Les rédacteurs de la «NZZ» s'attachent à présenter un tableau nuancé. Paru début avril, le magazine «NZZ Folio» a été entièrement consacré au thème du nucléaire. Fait surprenant, la date de parution du sujet avait été fixée dès avant la catastrophe de Fukushima. «Persoenlich.com», le portail en ligne du secteur suisse de la communication, a interrogé à ce sujet Reto U. Schneider, le rédacteur adjoint du «NZZ Folio». La rédaction avait-elle préalablement défini sa position par rapport à l'énergie nucléaire ? «Non, dès le départ, nous avons voulu fournir aux lecteurs des données de base aussi fondées que possible qui leur permettraient de décider par eux-mêmes. La chose nous paraissait bien trop complexe pour des jugements tranchés.»

«Cela donne vraiment à réfléchir»

Dans quelle mesure l'attitude de la rédaction de la NZZ a-t-elle changé après la catastrophe au Japon? Voici la réponse de Schneider: «Je ne saurais parler au nom de la rédaction tout entière. Je continue à trouver la question difficile, peut-être parce que le travail sur ce dossier m'a donné un regard sur le monde. Il se peut que nos pays industrialisés de l'Ouest arrivent à se passer un jour, même avec difficulté, de l'énergie nucléaire. Mais il y a vraiment matière à réflexion lorsque l'on considère les besoins énergétiques de la Chine et que l'on pense à ces milliers de mineurs qui, chaque année, perdent la vie en plein jour dans les mines sans susciter le moindre intérêt de la part des médias. S'y ajoutent les conséquences désastreuses pour le climat.»

Culture de la peur dans le monde germanophone

Les facteurs de légitimation énoncés dans l'introduction pourraient nous amener à penser qu'en raison de la proximité géographique, la couverture médiatique sur Fukushima est beaucoup plus dense dans les pays asiatiques que dans les autres régions et que les Asiatiques s'y intéressent davantage. L'évaluation des recherches faites sur Google à travers le monde traduit, en effet, une telle corrélation, du moins en partie (voir graphique): la population des pays voisins comme la Chine, Taiwan et la Russie a effectivement témoigné plus d'intérêt pour les événements que les consommateurs de médias en Australie, en Afrique et dans les deux Amériques.

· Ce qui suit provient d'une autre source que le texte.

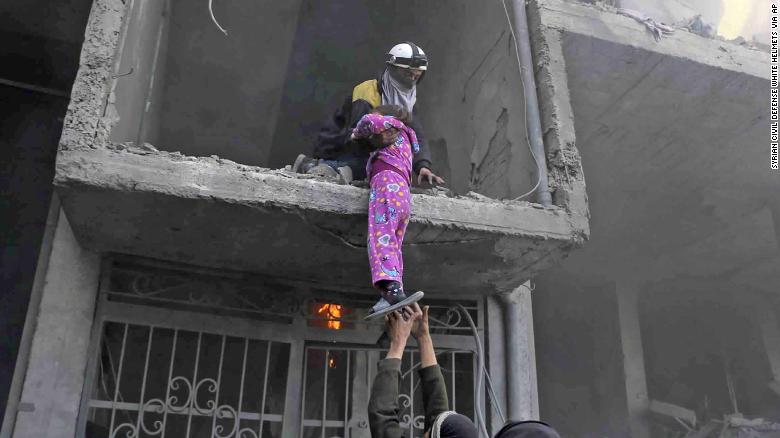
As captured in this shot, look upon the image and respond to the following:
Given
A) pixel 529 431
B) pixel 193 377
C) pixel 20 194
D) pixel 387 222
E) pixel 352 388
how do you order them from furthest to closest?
pixel 20 194 < pixel 352 388 < pixel 193 377 < pixel 387 222 < pixel 529 431

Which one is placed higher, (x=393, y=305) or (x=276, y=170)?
→ (x=276, y=170)

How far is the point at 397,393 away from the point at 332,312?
2359mm

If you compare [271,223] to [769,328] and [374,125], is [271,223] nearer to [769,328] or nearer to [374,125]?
[374,125]

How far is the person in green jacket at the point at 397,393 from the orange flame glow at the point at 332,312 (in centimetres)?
189

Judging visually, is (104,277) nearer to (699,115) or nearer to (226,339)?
(226,339)

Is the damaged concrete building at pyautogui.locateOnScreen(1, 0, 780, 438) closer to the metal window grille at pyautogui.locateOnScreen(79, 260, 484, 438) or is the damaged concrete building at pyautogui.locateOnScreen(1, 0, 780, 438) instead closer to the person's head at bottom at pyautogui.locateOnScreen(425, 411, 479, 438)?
the metal window grille at pyautogui.locateOnScreen(79, 260, 484, 438)

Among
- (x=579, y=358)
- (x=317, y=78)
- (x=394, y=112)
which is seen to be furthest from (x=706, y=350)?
(x=394, y=112)

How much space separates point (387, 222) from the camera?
351 centimetres

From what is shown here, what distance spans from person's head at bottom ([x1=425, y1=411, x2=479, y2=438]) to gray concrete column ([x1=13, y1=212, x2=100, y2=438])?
7.87 ft

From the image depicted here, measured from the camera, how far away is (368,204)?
3664 millimetres

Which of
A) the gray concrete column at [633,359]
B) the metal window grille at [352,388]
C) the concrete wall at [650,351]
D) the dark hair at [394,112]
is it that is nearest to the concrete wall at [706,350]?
the concrete wall at [650,351]

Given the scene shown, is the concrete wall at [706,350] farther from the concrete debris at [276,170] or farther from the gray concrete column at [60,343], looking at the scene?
the gray concrete column at [60,343]

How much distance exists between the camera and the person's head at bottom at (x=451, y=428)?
7.68 feet

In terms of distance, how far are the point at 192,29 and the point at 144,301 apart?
3.03 metres
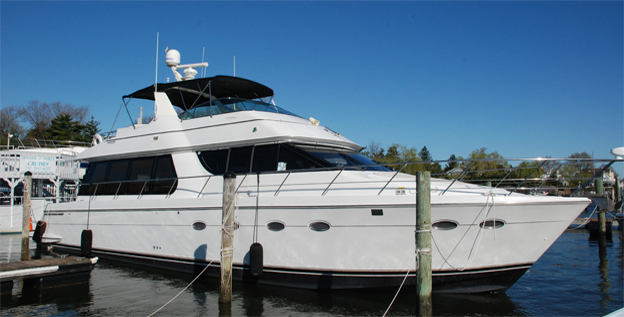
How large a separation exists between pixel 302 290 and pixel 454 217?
2.89 m

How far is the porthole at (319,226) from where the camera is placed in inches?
258

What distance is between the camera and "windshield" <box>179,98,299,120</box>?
8.73 meters

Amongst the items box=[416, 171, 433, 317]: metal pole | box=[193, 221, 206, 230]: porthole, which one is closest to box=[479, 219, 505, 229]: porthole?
box=[416, 171, 433, 317]: metal pole

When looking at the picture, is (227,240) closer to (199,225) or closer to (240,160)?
Result: (199,225)

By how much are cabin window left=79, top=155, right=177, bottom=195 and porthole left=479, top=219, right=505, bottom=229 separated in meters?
6.10

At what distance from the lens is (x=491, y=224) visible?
5957 millimetres

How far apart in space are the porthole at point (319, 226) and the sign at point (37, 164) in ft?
55.6

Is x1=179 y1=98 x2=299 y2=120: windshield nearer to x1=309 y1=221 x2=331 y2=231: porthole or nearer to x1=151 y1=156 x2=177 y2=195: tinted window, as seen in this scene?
x1=151 y1=156 x2=177 y2=195: tinted window

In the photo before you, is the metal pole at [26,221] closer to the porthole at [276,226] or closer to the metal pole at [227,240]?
the metal pole at [227,240]

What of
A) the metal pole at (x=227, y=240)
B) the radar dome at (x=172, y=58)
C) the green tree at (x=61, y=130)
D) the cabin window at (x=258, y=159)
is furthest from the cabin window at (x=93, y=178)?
the green tree at (x=61, y=130)

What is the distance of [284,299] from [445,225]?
2.87 m

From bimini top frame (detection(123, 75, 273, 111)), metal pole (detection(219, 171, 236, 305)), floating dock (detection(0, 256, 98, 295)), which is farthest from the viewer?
bimini top frame (detection(123, 75, 273, 111))

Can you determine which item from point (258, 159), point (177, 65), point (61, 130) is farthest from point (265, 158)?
point (61, 130)

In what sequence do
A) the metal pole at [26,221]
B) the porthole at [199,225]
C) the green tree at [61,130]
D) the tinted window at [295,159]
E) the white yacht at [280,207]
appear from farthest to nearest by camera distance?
the green tree at [61,130], the metal pole at [26,221], the porthole at [199,225], the tinted window at [295,159], the white yacht at [280,207]
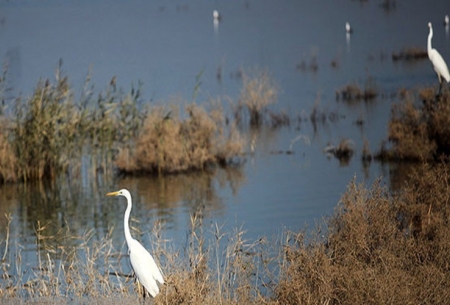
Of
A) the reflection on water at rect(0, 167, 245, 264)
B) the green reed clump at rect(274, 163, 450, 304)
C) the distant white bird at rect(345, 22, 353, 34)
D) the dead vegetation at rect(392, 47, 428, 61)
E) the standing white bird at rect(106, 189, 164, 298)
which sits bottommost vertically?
the reflection on water at rect(0, 167, 245, 264)

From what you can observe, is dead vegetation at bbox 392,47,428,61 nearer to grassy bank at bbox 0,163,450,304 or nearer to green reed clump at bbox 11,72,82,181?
green reed clump at bbox 11,72,82,181

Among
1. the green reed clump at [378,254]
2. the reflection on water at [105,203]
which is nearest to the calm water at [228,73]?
the reflection on water at [105,203]

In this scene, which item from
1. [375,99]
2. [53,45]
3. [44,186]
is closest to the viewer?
[44,186]

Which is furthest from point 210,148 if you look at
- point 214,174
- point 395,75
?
point 395,75

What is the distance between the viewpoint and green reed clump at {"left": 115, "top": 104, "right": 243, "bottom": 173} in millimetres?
19141

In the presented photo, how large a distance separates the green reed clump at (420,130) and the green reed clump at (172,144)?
3.15 m

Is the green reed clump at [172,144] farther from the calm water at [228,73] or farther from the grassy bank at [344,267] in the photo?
the grassy bank at [344,267]

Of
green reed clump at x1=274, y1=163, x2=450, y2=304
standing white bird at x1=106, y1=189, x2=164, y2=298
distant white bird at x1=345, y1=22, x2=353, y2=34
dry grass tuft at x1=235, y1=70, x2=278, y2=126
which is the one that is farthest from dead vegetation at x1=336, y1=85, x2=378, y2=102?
distant white bird at x1=345, y1=22, x2=353, y2=34

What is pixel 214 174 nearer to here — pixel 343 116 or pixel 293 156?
pixel 293 156

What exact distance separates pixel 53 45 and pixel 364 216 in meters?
43.0

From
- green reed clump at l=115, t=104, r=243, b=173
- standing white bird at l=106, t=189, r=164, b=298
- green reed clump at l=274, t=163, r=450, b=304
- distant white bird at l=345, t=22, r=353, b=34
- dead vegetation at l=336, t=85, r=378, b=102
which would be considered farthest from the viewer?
distant white bird at l=345, t=22, r=353, b=34

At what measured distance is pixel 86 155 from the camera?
20.6 metres

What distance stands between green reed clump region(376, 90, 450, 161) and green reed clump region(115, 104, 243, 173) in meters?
3.15

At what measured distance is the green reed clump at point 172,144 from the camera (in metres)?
19.1
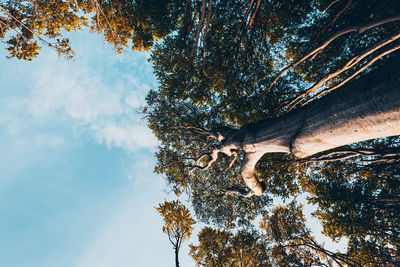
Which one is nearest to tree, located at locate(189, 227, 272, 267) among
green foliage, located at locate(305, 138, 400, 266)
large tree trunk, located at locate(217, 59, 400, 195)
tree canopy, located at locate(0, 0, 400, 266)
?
tree canopy, located at locate(0, 0, 400, 266)

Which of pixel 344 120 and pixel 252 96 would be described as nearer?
pixel 344 120

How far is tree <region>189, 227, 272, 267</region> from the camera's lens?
7.41m

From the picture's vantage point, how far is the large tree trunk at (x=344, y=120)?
1856 millimetres

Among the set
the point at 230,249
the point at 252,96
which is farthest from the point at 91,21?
the point at 230,249

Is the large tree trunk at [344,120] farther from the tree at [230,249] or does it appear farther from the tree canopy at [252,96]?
the tree at [230,249]

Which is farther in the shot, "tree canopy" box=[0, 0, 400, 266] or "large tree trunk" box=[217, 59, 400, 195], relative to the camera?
"tree canopy" box=[0, 0, 400, 266]

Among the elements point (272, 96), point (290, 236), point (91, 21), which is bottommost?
point (290, 236)

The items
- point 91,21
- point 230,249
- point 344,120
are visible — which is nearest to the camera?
point 344,120

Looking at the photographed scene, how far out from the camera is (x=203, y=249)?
7.85 metres

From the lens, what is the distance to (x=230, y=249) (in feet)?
24.7

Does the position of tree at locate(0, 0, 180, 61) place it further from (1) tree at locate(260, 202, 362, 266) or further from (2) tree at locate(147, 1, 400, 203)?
(1) tree at locate(260, 202, 362, 266)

Il y a, bien sûr, des exceptions de taille à cette règle: mis à part la Grande-Bretagne et le Portugal, l'Europe se montre elle aussi très concernée. En dehors du Japon, c'est l'Allemagne qui détient la palme (100 points d'indice), suivie par l'Autriche (88 points), la Suisse (71 points), la Chine (67 points), la Russie (60 points), l'Italie (47 points), la France (43 points), l'Ukraine (41 points), Singapour (38 points) et Hongkong (37 points). Les scores très élevés dans les pays germanophones montrent que l'on a, sans doute, affaire à une trame culturelle spécifique, trame que l'on pourrait résumer par «culture de la peur». C'est d'autant plus plausible que des différences structurelles séparent l'Allemagne, la Suisse et l'Autriche, celle-ci n'ayant en effet pas de centrales nucléaires.